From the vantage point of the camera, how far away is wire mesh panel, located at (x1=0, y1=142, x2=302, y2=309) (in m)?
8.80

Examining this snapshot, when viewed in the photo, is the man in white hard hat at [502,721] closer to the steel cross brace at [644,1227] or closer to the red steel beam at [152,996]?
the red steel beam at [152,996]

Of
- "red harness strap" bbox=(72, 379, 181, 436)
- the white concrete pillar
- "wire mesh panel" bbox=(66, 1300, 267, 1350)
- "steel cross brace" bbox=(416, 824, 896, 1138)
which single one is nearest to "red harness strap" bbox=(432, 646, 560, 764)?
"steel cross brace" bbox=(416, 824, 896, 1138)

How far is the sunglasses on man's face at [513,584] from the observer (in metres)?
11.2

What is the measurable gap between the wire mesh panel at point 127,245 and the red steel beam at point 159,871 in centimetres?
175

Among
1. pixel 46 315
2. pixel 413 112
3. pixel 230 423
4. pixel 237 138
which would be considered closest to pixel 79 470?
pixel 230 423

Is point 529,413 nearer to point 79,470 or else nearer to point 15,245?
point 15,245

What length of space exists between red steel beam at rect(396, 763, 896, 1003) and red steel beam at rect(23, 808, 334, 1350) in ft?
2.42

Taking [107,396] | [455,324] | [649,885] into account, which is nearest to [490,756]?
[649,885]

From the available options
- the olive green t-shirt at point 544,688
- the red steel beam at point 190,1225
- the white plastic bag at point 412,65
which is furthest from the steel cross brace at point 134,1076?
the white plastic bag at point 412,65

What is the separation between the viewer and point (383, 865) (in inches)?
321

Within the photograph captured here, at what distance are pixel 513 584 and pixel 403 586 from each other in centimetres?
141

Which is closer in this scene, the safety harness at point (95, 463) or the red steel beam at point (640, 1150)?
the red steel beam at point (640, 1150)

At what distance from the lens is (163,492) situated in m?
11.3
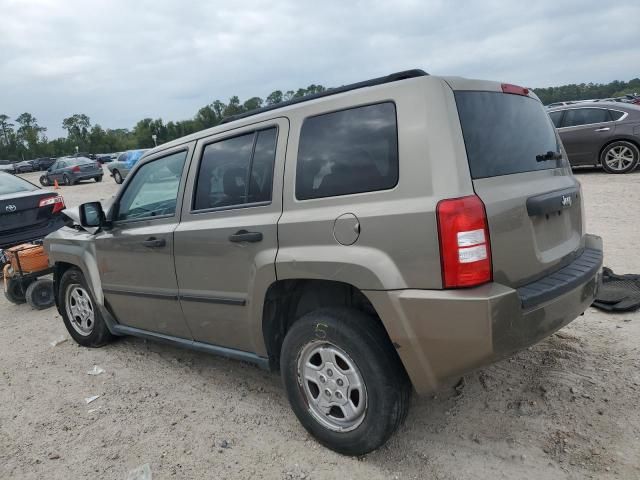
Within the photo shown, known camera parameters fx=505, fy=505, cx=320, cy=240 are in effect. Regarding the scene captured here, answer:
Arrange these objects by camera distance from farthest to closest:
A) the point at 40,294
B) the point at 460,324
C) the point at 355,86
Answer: the point at 40,294 < the point at 355,86 < the point at 460,324

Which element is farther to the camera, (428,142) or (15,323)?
(15,323)

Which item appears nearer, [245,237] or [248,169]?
[245,237]

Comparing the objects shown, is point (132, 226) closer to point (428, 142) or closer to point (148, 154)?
point (148, 154)

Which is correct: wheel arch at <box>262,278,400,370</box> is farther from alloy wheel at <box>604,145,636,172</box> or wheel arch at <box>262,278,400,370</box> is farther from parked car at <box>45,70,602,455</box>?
alloy wheel at <box>604,145,636,172</box>

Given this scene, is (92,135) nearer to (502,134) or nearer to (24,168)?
(24,168)

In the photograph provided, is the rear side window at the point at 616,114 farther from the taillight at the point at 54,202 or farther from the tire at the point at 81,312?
the taillight at the point at 54,202

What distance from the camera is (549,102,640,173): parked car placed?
10.7 m

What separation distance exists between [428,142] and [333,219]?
592 mm

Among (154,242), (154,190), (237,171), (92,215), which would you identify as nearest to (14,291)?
(92,215)

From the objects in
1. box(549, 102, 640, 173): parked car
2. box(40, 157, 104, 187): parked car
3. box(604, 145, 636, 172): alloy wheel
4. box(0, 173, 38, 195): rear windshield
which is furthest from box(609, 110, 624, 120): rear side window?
box(40, 157, 104, 187): parked car

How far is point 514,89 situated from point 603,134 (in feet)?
31.7

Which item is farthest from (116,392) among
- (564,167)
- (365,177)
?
(564,167)

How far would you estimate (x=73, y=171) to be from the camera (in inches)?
1010

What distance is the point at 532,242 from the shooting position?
2.47m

════

Copy all the entries word for word. Omit any pictures.

From the vantage point of the camera, how far away is wire mesh panel, located at (x1=0, y1=142, x2=302, y2=309) (in m)?
8.80

Examining this snapshot, when viewed in the photo, is the man in white hard hat at [502,721] closer to the steel cross brace at [644,1227] or closer to the red steel beam at [152,996]?
the red steel beam at [152,996]

Of
- "red harness strap" bbox=(72, 379, 181, 436)
- the white concrete pillar
- "wire mesh panel" bbox=(66, 1300, 267, 1350)
- "steel cross brace" bbox=(416, 824, 896, 1138)
which single one is nearest to "red harness strap" bbox=(432, 646, 560, 764)?
"steel cross brace" bbox=(416, 824, 896, 1138)

How far is the sunglasses on man's face at [513,584] from the observer (in metres)?
11.2

What is the measurable gap between the wire mesh panel at point 127,245 and the red steel beam at point 159,871 in centimetres?
175

Among
1. pixel 46 315
2. pixel 413 112
3. pixel 230 423
4. pixel 237 138
which would be considered closest to pixel 79 470?
pixel 230 423

Is point 529,413 nearer to point 79,470 or else nearer to point 15,245?
point 15,245

What length of space exists between red steel beam at rect(396, 763, 896, 1003) and red steel beam at rect(23, 808, 334, 1350) in ft?
2.42

Taking [107,396] | [455,324] | [649,885] into account, which is nearest to [490,756]?
[649,885]

From the available options
- the olive green t-shirt at point 544,688
- the red steel beam at point 190,1225
- the white plastic bag at point 412,65
which is furthest from the steel cross brace at point 134,1076?
the white plastic bag at point 412,65

What is the separation between the viewer and point (383, 865) (in inches)?
321

Within the photograph captured here, at what distance are pixel 513 584 and pixel 403 586 from each other in centimetres?
141

Which is closer in this scene, the safety harness at point (95, 463) or the red steel beam at point (640, 1150)?
the red steel beam at point (640, 1150)

At what distance from the lens is (163,492) situated in m?
11.3
Within the photo shown, known camera parameters fx=505, fy=505, cx=320, cy=240 are in effect. Regarding the scene captured here, answer:
Arrange these objects by camera distance from farthest to closest:
A) the point at 40,294
B) the point at 460,324
C) the point at 355,86
Answer: the point at 40,294 < the point at 355,86 < the point at 460,324

Which element is farther to the camera, (428,142) or (15,323)?
(15,323)

Which item appears nearer, [245,237] or [248,169]?
[245,237]

Comparing the objects shown, is point (132, 226) closer to point (428, 142) or closer to point (148, 154)?
point (148, 154)

Which is correct: wheel arch at <box>262,278,400,370</box> is farther from alloy wheel at <box>604,145,636,172</box> or wheel arch at <box>262,278,400,370</box> is farther from parked car at <box>45,70,602,455</box>?
alloy wheel at <box>604,145,636,172</box>

Given this scene, is (92,135) nearer to (502,134) or nearer to (24,168)?
(24,168)

In the photograph provided, is the rear side window at the point at 616,114 farther from the taillight at the point at 54,202 or farther from the tire at the point at 81,312?
the taillight at the point at 54,202

What distance from the camera is (549,102,640,173): parked car placed?
10.7 m

What separation distance exists between [428,142] and [333,219]?
592 mm

Among (154,242), (154,190), (237,171), (92,215), which would you identify as nearest to (14,291)?
(92,215)

From the objects in
1. box(549, 102, 640, 173): parked car
2. box(40, 157, 104, 187): parked car
3. box(604, 145, 636, 172): alloy wheel
4. box(0, 173, 38, 195): rear windshield
which is furthest from box(609, 110, 624, 120): rear side window?
box(40, 157, 104, 187): parked car

How far is point 514,89 situated from point 603,134 (in feet)?
31.7

Which item is farthest from (116,392) among
- (564,167)
- (365,177)
?
(564,167)

How far would you estimate (x=73, y=171) to be from the camera (in inches)?
1010

What distance is the point at 532,242 from the shooting position?
2.47m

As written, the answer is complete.